My Grandmother has never in my life told me that she loves me, at least not in words.  In her actions, she has told me she loves me more than I can ever imagine.  The other day, she told me that she didn’t love me, but she was going to put her foot down when it comes to me going to Africa in the summer.  She will not let me go because there is no way for her to know that I am okay.  In this way, she reminds me of Mamie in “Dogs in a Pack.”    Mamie, the strong-willed widow and mother of three girls, who holds two would-be rapist at bay, never shows any emotion towards her children, but her actions, protecting them with all she has, tells more than words.  Like a mother hen, Mamie keeps her girls under a close watch.  She knows the men may try something later on and decides that if her daughters “don’t come soon, she’ll go after them” ( “Dogs” 2).  Though there was no need for it, she would no doubt have killed Cowboy and Minit Man, the convicts who want to rape Mamie’s girls, but are side-tracked by the torture they are put through by them, if she had no choice.  My Grandmother, without a doubt, will do anything, and has done everything, to show her family how much she cares, without having to compromise her pride in the process. 

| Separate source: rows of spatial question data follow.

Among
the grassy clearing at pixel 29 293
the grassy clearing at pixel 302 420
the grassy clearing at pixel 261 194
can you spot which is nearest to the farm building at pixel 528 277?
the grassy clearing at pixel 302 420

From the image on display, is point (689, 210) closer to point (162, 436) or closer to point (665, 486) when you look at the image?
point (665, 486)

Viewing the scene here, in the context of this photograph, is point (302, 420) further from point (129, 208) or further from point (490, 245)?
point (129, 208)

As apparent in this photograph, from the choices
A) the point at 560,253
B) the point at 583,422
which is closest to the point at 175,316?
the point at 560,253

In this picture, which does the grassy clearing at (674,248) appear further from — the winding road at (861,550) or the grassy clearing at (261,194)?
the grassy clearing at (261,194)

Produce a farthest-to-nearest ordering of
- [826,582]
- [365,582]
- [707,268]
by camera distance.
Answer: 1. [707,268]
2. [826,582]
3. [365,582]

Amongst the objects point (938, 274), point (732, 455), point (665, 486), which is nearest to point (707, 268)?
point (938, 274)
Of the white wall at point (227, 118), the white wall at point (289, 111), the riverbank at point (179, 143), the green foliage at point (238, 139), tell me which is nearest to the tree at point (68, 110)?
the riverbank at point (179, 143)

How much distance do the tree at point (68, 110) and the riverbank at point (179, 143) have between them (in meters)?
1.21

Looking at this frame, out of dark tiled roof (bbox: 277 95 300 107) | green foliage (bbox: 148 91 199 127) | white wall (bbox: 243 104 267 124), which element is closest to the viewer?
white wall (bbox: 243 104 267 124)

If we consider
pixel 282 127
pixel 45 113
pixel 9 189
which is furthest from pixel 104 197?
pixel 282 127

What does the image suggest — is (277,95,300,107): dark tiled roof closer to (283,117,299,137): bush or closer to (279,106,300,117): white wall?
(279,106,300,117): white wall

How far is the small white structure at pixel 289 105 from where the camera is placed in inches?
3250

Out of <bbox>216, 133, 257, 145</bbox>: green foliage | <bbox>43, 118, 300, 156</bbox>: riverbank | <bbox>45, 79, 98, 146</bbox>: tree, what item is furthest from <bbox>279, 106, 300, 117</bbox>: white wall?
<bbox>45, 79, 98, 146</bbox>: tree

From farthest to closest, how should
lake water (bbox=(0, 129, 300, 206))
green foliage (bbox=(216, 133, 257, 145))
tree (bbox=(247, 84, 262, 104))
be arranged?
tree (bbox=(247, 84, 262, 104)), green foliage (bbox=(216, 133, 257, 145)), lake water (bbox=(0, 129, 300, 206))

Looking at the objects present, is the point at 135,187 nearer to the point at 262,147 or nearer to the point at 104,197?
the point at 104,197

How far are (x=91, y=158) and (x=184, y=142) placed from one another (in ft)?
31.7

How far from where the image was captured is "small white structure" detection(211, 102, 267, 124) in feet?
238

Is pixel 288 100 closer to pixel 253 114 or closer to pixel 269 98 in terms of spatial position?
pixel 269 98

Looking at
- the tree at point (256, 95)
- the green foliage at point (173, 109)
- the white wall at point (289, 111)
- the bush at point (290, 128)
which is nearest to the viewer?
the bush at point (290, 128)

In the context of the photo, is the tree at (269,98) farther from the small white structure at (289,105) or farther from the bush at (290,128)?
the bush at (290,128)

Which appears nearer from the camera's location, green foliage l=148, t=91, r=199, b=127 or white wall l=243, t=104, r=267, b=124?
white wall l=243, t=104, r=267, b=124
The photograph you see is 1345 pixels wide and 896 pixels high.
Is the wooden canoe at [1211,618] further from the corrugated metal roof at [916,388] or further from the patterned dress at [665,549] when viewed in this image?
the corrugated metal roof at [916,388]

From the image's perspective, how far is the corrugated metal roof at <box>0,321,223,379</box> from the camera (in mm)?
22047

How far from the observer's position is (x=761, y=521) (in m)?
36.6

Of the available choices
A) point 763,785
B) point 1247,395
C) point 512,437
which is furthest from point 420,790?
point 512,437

Janice Daugharty writes about the South and the people who live here.  The women characters in the stories are the most prominent because they represent certain qualities of strong Southern women.  Everyone, no matter where he lives, has someone in his life who is represented in one of the stories.  My Grandmother is the most prominent figure in my life and I see her in any Southern writers works because, my Grandmother is part of my regional identity.  She, like Gransallie, Mamie, and Miss Sara, are strong Southern women.  They show pride, caring, nurturing, and strong-mindedness associated with the Southern woman.  Janice Daugharty paints a wonderful picture of who a Southern woman is and what she stands for.

 

 

 

 

 

 

 

 

 

Works Cited

Daugharty, Janice.  “Amazing Grace.”  Going Through the Change.  New York: Ontario Review Press, 1994.  52-65.

- - -.  “Dogs in a Pack.”  Going Through the Change.  New York: Ontario Review Press, 1994.  1-14.

- - -.  “Living Lessons.”  Going Through the Change.  New York: Ontario Review Press, 1994.  185-200.

- - -.  “Looking to Miss Sara.”  Going Through the Change.  New York: Ontario Review Press, 1994.  100-109.

Hollingsworth, Linda P, “Reviews.”  Rev. of Going Through the Change, by Janice Daugharty.  Studies in Short Fiction 2003: 300.